PS, I have a copy of the Ministry of Works 10 year plan for the Wellington region from the MOWs 1946 annual report.
http://www.petroltax.org.nz/images/WellingtonPlan1946.jpg
Shows the rail double tracking, electrification and extensions that were considered necessary in the foreseeable future along with proposed housing areas.Shows the original outer-urban motorways too, and Rimutaka tunnels for the highway and the railway.

 
At 3:52 AM, May 25, 2007, Anonymous Kevyn Miller said...

The full file name is
WellingtonPlan1946.jpg

 
At 11:08 AM, May 25, 2007, Anonymous Anonymous said...

Hi again. Re: Business Demographic figures. CAU figures are available for purchase. If you combine the Thorndon, Lambton and Willis - Cambridge CAU's you get a total employee count of 92,466. Remember that this data includes those who may come from outside the city to work.

 
At 2:11 PM, May 25, 2007, Blogger Tom said...

Thanks for that. The only data I have access to at the moment is meshblock data, and I don't think I'll be buying any other data soon. I also used meshblocks to allow a finer definition of "CBD", since while there's no official definition, I don't think most people would think of Grant Road or Buckle St as CBD. But I'll do a comparison of that extended "CBD" definition soon.

I assumed from the definition of the meshblock "Workplace address" data that it counted everyone who wrote down a workplace address in that meshblock, no matter where they lived. Is that not correct?

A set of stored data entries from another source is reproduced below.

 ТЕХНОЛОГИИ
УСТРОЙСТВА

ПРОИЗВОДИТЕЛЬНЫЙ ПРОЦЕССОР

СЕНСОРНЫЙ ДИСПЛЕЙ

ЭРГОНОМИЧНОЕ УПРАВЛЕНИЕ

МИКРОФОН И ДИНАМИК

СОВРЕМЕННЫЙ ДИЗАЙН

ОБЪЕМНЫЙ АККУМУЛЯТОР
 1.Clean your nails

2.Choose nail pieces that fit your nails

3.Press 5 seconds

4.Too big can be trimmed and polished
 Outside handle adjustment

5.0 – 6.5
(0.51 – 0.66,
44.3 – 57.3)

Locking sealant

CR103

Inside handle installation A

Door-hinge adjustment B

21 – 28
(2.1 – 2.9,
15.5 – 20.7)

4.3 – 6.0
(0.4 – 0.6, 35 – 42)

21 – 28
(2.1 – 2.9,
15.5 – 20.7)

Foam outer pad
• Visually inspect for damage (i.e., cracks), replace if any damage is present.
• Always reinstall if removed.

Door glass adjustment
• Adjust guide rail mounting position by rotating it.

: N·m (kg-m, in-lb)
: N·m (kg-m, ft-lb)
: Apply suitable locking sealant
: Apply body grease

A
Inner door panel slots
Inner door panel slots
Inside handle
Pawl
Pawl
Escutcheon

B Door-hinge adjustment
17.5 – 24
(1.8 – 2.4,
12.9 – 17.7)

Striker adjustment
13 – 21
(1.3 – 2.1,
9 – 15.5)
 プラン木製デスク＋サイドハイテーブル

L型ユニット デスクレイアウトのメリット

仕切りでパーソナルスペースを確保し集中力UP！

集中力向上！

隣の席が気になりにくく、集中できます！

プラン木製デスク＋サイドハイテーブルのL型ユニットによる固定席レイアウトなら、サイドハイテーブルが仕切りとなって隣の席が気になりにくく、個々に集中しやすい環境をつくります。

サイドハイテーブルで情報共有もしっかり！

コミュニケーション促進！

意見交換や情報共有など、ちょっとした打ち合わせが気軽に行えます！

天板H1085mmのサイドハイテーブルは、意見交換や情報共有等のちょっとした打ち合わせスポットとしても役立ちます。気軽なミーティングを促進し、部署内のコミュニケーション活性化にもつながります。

Kevyn: I've never thought of Christchurch as being particularly compact, and I have a feeling that it has significantly lower density than Wellington. But I'll do some analysis soon to check up on it.

 
At 2:02 AM, May 26, 2007, Anonymous Kevyn Miller said...

Tom,
You are may be correct about the population density. I was really thinking of how Christchurch has been able to develop outwards from the CBD in every direction placing most suburbs within a 6km commute from the CDB.
I lived in Upper Hutt for a few years and had relatives in Wainuiomata so that was really my reference point. And the fact that I grew up in West Auckland in the 60s when it was already obvious that the motorways and being squeezed between two harbours was creating ribbon sprawl.